Search code examples
pythonpytorchtorchvision

Why TorchVision's GoogLeNet has this strange "normalization"?


I'm reading the source code of TorchVision's GoogLeNet and I found these lines strange and can't figure it out.

def _transform_input(self, x: Tensor) -> Tensor:
    if self.transform_input:
        x_ch0 = torch.unsqueeze(x[:, 0], 1) * (0.229 / 0.5) + (0.485 - 0.5) / 0.5
        x_ch1 = torch.unsqueeze(x[:, 1], 1) * (0.224 / 0.5) + (0.456 - 0.5) / 0.5
        x_ch2 = torch.unsqueeze(x[:, 2], 1) * (0.225 / 0.5) + (0.406 - 0.5) / 0.5
        x = torch.cat((x_ch0, x_ch1, x_ch2), 1)
    return x

I know that ImageNet datasets had mean = [0.485, 0.456, 0.406] and std = [0.229, 0.224, 0.225] and it looks like some "normalization" but it is obviously not (x - mean) / std but more like x * std + mean. Also I don't know about the 0.5 thing.

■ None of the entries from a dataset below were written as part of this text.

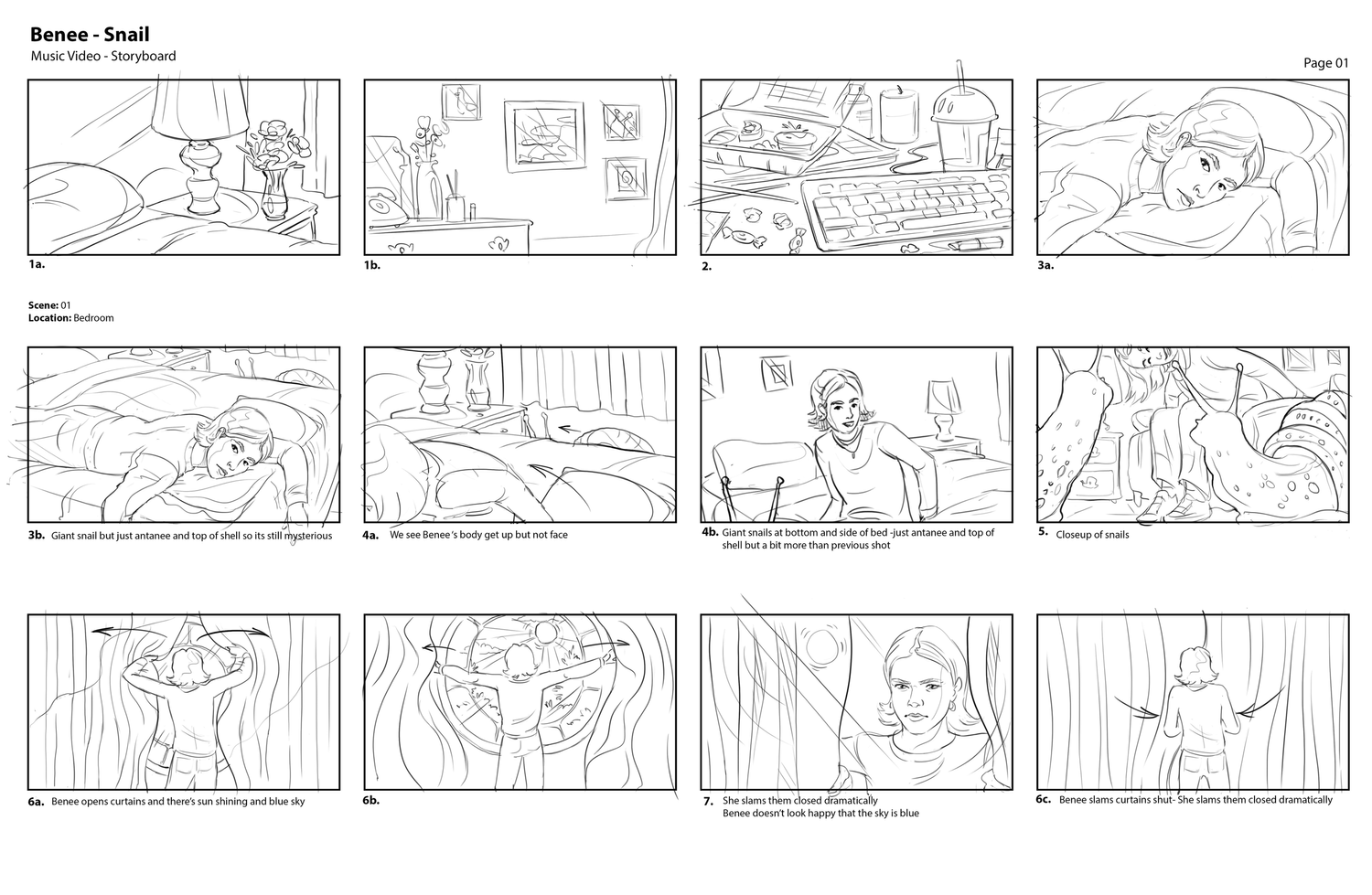 Benee - Snail
Music Video - Storyboard

Page 01

1a.

1b.

2.

3a.

Scene: 01
Location: Bedroom

3b. Giant snail but just antanee and top of shell so its still mysterious

4a. We see Benee's body get up but not face

4b. Giant snails at bottom and side of bed -just antanee and top of shell but a bit more than previous shot

5. Closeup of snails

6a. Benee opens curtains and there's sun shining and blue sky

6b.

7. She slams them closed dramatically
Benee doesn't look happy that the sky is blue

6c. Benee slams curtains shut- She slams them closed dramatically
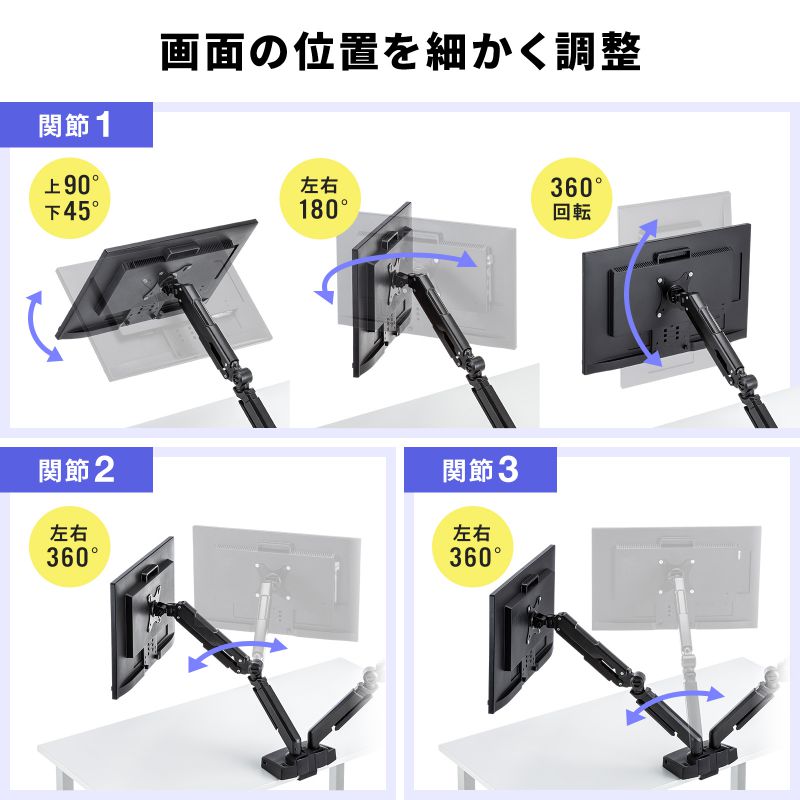 画面の位置を細かく調整

関節1

上90°
下45°

左右
180°

360°
回転

関節2

左右
360°

関節3

左右
360°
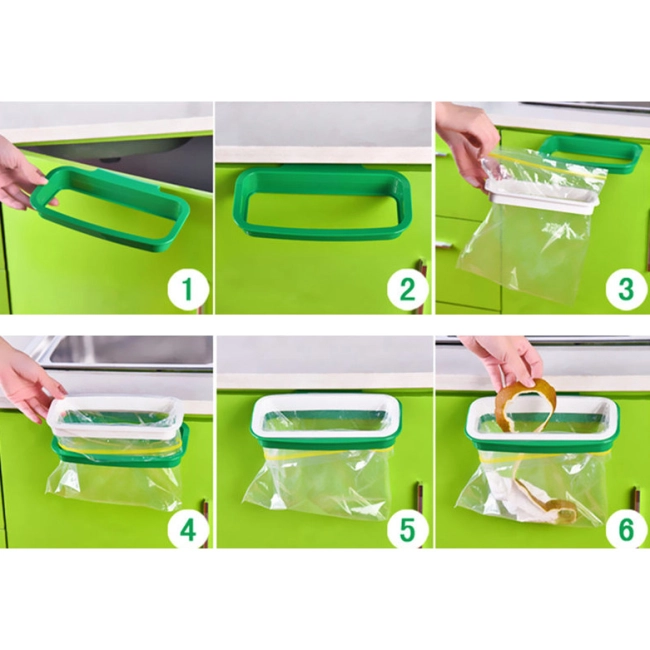 1

2

3

4

5

6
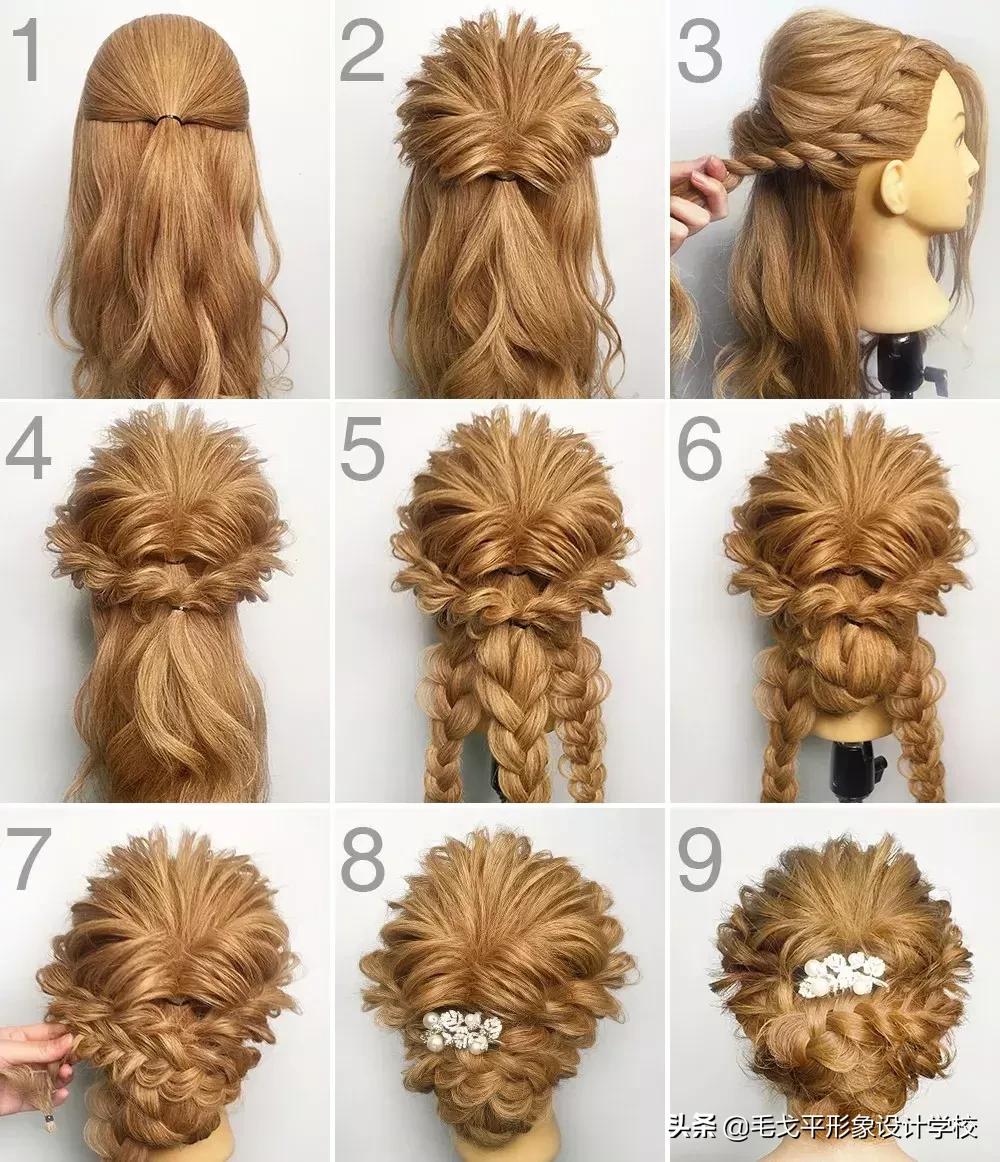 1
2
3
4
5
6
7
8
9
头条 @毛戈平形象设计学校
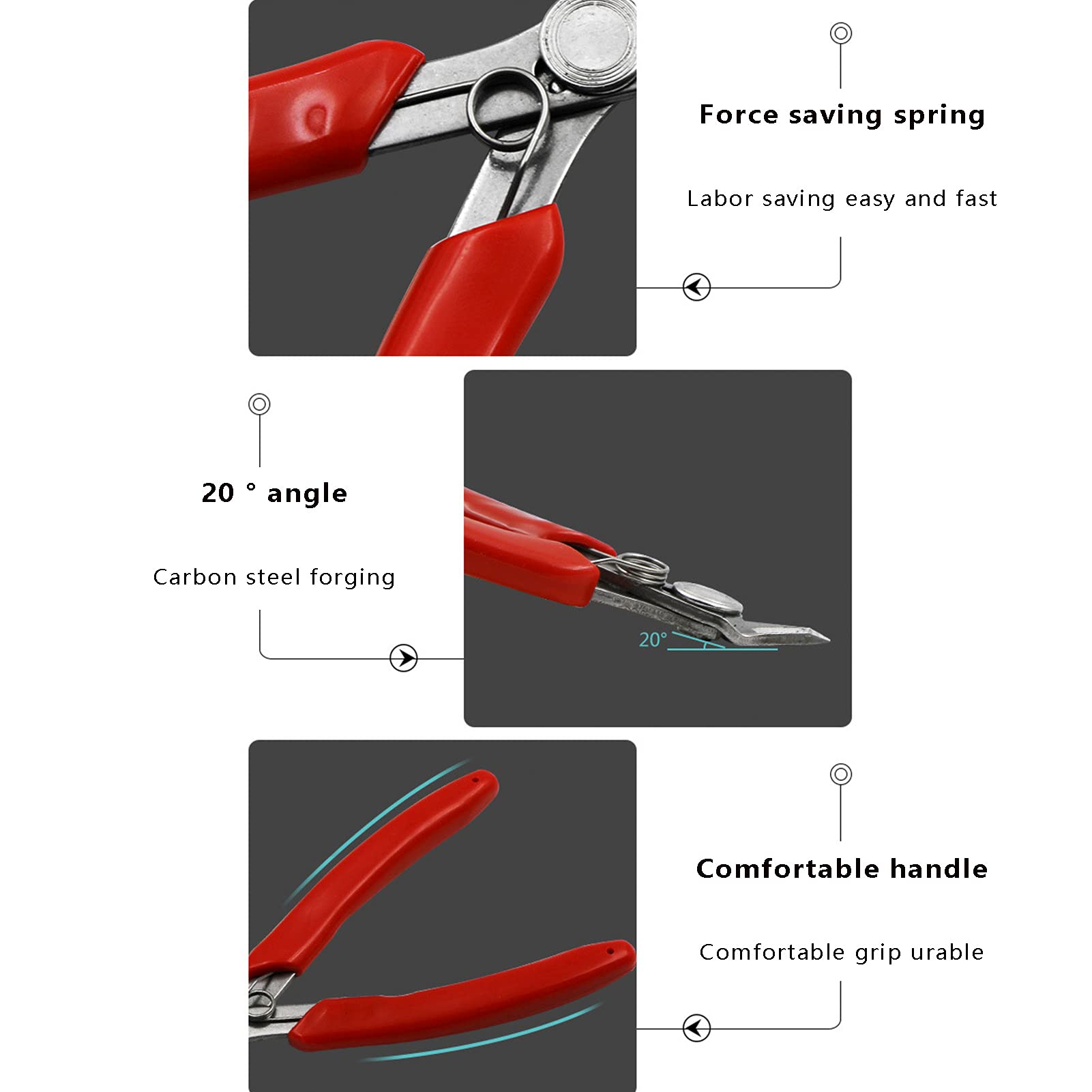 Force saving spring

Labor saving easy and fast

20 ° angle

Carbon steel forging

20°

Comfortable handle

Comfortable grip urable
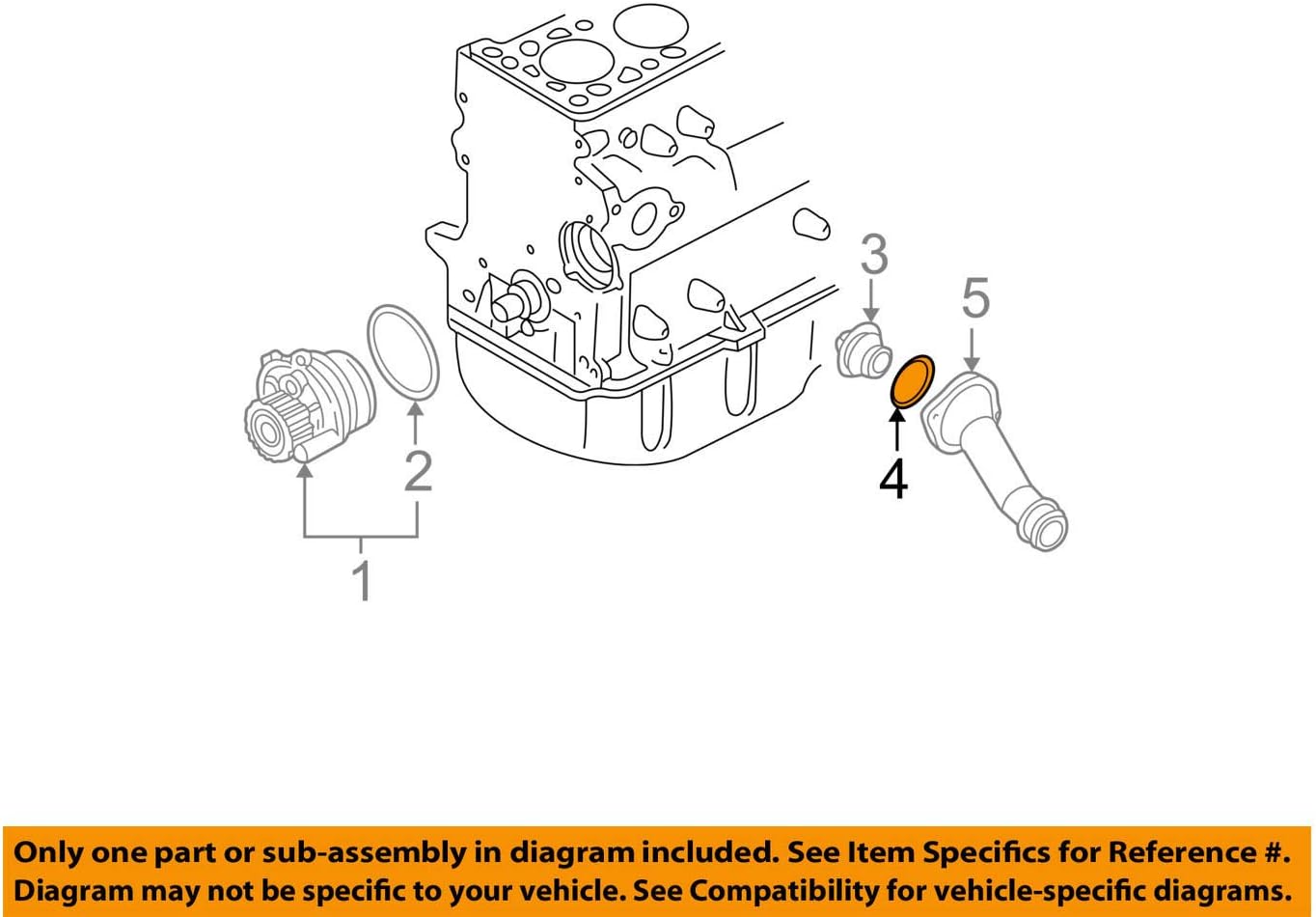 3

5

2

4

1

Only one part or sub-assembly in diagram included. See Item Specifics for Reference #.
Diagram may not be specific to your vehicle. See Compatibility for vehicle-specific diagrams.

Anyone who can explain these code?


Solution

  • This was done to match TensorFlow's way of preprocessing the input image. In the pull request that added GoogLeNet to TorchVision, the author explains that he matched the processing done by TensorFlow. Here is the commit that added the normalization in the question.

    the author who contributed GoogLeNet to TorchVision wrote

    I've updated the code to match the structure required for the TensorFlow weights. Also added the input normalization used for the Inception v3 model.